───── Extract

Don't Tell a Soul gave
the Replacements their only charting hit, but that modest success came at a cost. The album, like nearly all the
'Mats albums that preceded it, had a difficult birth, with the group battling original producer
Tony Berg at Bearsville Studios in New York before finding a suitable collaborator in
Matt Wallace, a soon-to-be-star producer at the dawn of his career.
Wallace believed he was also hired to mix the album, but
Sire always planned to hand over the recordings to a mixer with a proven commercial track record, so they wound up in the hands of
Chris Lord-Alge, who gave the original tapes a cavernous, shiny mix that was state of the art circa 1988.
Lord-Alge's work certainly helped sell
the Replacements to radio -- "I'll Be You" became the band's first number one Modern Rock hit -- but the glossy shine of
Don't Tell a Soul found few devotees among devoted
'Mats fans.

──────────
───── Entries supplied

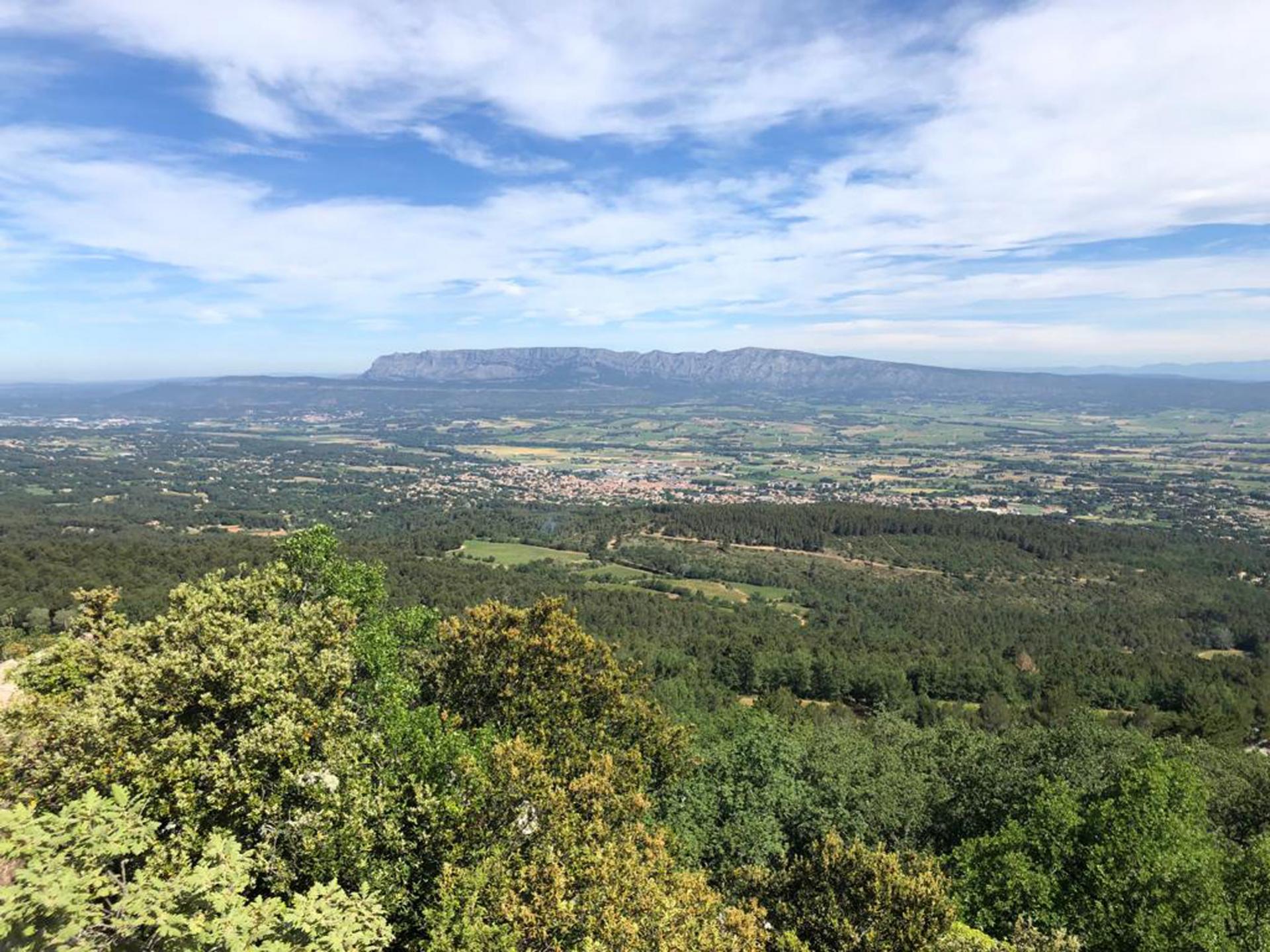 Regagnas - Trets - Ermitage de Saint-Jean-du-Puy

──────────
───── Entries supplied

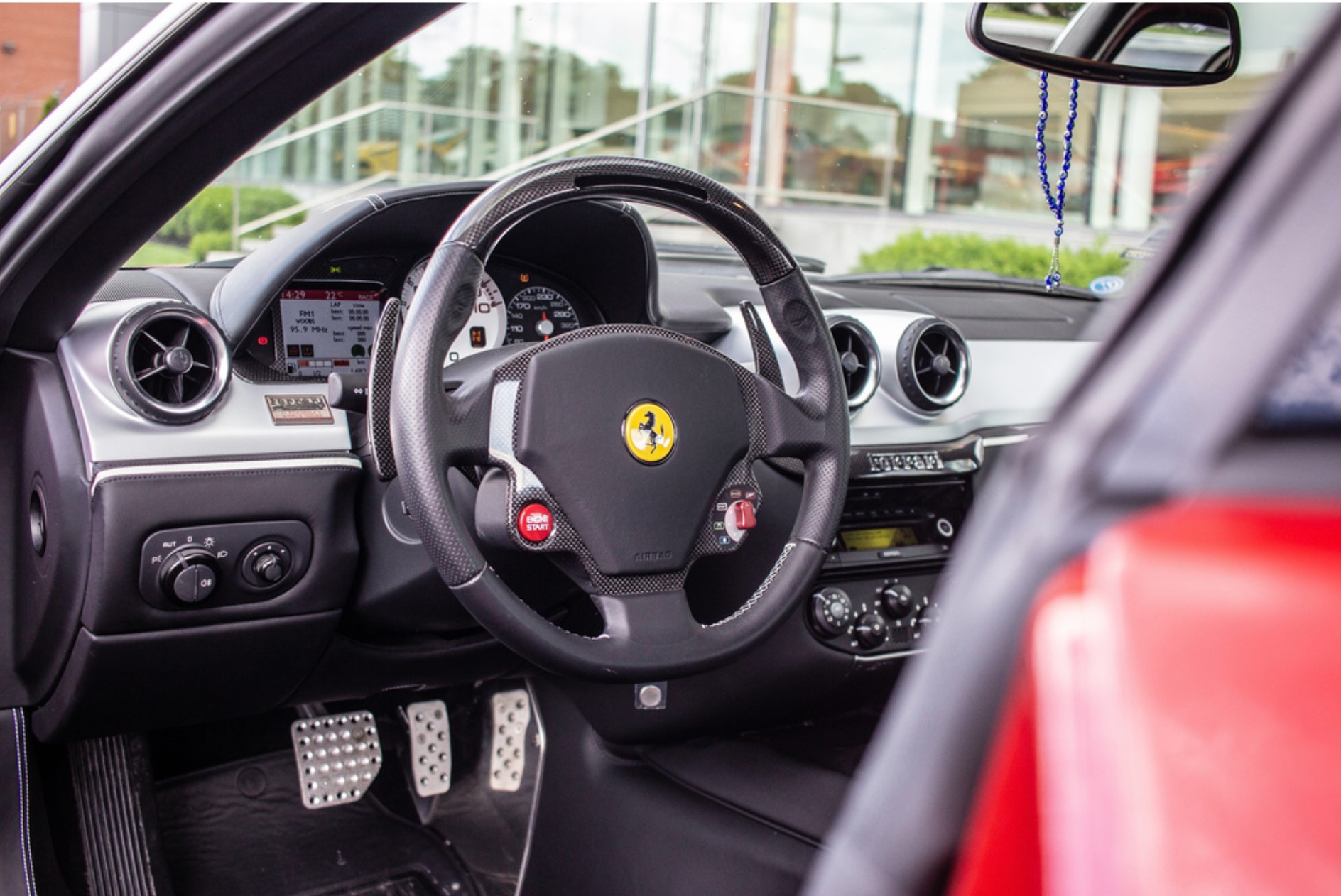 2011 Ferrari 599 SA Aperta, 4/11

──────────

### Tasks and exercises:
- a) In the passage on the Replacements' album Don't Tell a Soul, at which studio did the band clash with original producer Tony Berg?
- b) Pick up the passage on the Replacements' album Don't Tell a Soul after its final sentence and write the next paragraph.

### Answer section:
- a) Bearsville Studios in New York.

- b)
All of this preamble is the reason why
Dead Man's Pop is a major archival release within their catalog. The quadruple-disc box rounds up everything unreleased surrounding the
Don't Tell a Soul sessions: the original Bearsville sessions, outtakes and demos from the
Wallace sessions, a night of drunken debauchery with a visiting
Tom Waits, the complete Milwaukee concert that provided the source for the 1989 promo EP
Inconcerated Live, and a reconstruction of the original
Matt Wallace mix. Many of these tapes were discovered in the possession of
Slim Dunlap, whose wife handed the reels over to
Replacements biographer
Bob Mehr, who found
Wallace eager to restore his original mix and sequencing.
Wallace's version of
Don't Tell a Soul is a revelation. Stripped of
Lord-Alge's studio finery, the record now seems like a distant cousin of
Tim. Rawer and moodier than
Pleased to Meet Me, this version of
Soul can sometimes be jarring -- particularly on "I'll Be You," which now seems to drag after being restored to its original, slower speed -- but the tweaks are often subtle, resulting in an album that feels streamlined yet ragged. It sounds like
the Replacements on their best behavior, in other words, but it sounds more like
the Replacements than the released
Soul, a shift that comes into sharp relief on "They're Blind," which is now slower, sadder, and soulful.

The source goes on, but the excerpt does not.